Xenograft experiments

Athymic 6-week-old female BALB/c nude mice (nu+nu+) were purchased from Charles River (23885 Calco (Lecco), Italy). Procedures involving animals and their care were conformed to institutional guidelines that comply with national and international laws and policies (EEC Council Directive 86609, OJ L 358, 12 December 1987). RH30 cells transfected with Notch3 or CTR shRNA plasmids were transfected again 24 h later and allowed to grow for additional 24 h. The efficiency of transfection was determined by flow cytometry at this time. Cells (2 × 106) were injected subcutaneously into the posterior flanks of nude mice in a cold mixture of PBSMatrigel (ratio 1 : 1). At 2 weeks after the tumours became palpable, mice were sacrificed, xenografts were removed and tumour volume was measured as described.35 Western blotting on total lysates from RMS xenografts were performed by pulling three Notch3 or CTR shRNA-derived specimens from snap frozen tissues.

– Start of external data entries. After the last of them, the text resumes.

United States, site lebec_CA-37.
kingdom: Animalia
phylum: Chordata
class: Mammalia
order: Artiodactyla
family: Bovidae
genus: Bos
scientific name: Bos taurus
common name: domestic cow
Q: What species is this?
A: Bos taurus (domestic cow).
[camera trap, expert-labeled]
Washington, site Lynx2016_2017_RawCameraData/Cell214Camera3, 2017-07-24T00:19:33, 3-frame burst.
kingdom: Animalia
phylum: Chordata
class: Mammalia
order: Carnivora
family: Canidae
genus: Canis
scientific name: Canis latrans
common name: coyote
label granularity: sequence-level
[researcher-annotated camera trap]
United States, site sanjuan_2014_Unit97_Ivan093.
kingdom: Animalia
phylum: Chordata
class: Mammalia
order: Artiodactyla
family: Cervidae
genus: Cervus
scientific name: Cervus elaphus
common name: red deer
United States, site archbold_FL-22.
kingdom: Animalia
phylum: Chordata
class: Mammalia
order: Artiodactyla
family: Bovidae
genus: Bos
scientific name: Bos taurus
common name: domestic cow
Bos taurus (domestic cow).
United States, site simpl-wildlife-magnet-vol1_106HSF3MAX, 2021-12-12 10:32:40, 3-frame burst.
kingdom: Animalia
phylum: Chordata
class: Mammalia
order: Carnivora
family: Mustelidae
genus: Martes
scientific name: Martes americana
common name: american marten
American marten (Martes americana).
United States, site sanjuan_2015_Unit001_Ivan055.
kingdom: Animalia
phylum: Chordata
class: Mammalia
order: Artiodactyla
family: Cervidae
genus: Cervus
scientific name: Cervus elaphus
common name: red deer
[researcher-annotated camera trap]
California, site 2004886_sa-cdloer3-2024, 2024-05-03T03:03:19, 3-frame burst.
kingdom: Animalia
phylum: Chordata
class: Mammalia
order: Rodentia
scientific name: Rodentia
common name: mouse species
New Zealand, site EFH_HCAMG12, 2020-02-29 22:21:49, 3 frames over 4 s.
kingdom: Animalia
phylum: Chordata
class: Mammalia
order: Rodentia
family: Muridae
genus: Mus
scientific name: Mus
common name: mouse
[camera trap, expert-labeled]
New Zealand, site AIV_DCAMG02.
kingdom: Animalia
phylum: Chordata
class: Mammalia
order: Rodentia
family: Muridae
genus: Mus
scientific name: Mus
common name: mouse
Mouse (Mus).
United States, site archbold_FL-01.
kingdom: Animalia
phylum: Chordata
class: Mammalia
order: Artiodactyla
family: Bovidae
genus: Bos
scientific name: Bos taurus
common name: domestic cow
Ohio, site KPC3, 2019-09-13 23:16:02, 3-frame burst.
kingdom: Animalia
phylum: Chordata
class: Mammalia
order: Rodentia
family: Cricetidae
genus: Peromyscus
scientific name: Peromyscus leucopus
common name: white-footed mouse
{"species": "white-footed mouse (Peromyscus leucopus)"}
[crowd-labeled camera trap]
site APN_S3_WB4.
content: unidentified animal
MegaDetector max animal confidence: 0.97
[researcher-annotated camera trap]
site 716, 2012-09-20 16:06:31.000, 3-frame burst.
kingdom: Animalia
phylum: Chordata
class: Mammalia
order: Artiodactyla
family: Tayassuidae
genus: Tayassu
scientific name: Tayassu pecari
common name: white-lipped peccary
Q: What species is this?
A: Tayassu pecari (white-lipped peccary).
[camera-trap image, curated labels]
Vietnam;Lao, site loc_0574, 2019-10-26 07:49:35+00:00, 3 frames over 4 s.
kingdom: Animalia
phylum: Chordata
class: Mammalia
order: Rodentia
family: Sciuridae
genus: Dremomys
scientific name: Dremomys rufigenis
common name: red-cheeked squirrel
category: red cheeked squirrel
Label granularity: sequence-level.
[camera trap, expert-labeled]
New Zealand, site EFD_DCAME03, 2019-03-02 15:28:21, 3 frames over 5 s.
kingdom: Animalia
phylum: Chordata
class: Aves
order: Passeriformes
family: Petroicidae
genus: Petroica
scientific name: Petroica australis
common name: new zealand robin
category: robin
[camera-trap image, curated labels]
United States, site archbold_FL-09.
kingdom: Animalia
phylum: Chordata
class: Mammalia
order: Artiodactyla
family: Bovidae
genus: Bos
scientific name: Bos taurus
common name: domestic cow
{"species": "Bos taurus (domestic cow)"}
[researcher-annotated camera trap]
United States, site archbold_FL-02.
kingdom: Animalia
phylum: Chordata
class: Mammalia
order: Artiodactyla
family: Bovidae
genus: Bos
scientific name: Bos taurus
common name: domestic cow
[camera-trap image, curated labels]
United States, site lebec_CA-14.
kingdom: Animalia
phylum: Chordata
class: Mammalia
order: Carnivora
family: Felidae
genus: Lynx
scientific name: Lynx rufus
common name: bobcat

Immunohistochemistry of xenograft samples

Serial 5 μm sections from paraffin-embedded tumours and control tissues were deparaffinized and antigen retrieval was performed for 25 min at 98 °C with citrate pH6. After endogenous peroxidase blocking at room temperature (RT), 3–5% BSA or 5% goat serum in Tris-buffered saline was applied for non-specific site blocking. Additional blocking was performed using Biotin Blocking System (DAKO Carpintera, CA, USA). Sections were incubated with anti-GFP (Clontech, Mountain View, CA, USA), anti-Ki67 (Novocastra Laboratories Ltd, Newcastle upon Tyne, UK) antibodies and the appropriate secondary antibodies. Positive reactions were visualized by incubation with diaminobenzidine (DAB chromogen kit, DAKO Carpinteria, CA, USA). Negative controls were done by treating serial cross-sections simultaneously with isotype non-specific IgG or omitting the primary antibody. Section were then dehydrated and mounted in non-aqueous mounting medium. Levels of GFP expression were semi-quantitatively quantified at 400 × magnification by scoring the percentage of GFP-stained cells per field in at least five fields per section. Scoring was done by two blinded independent observers. Sections were scored using an Eclipse E600 microscope (Nikon). Images were acquired through LUCIA software, version 4.81 (Nikon) with a Nikon Digital Camera DXM1200F.

Statistical analysis

Continuous variables were analyzed by Mann-Whitney U-test or Kruskal-Wallis test for pairwise or multiple comparisons, respectively. Statistical significance was set at a two-tailed P-value <0.05. All analyses were performed with SPSS 11.5.1 for Windows Package (SPSS, Inc., 1989–2002 and LEADTOOLS 1991–2000, LEAD Technologies Inc., Berks, UK).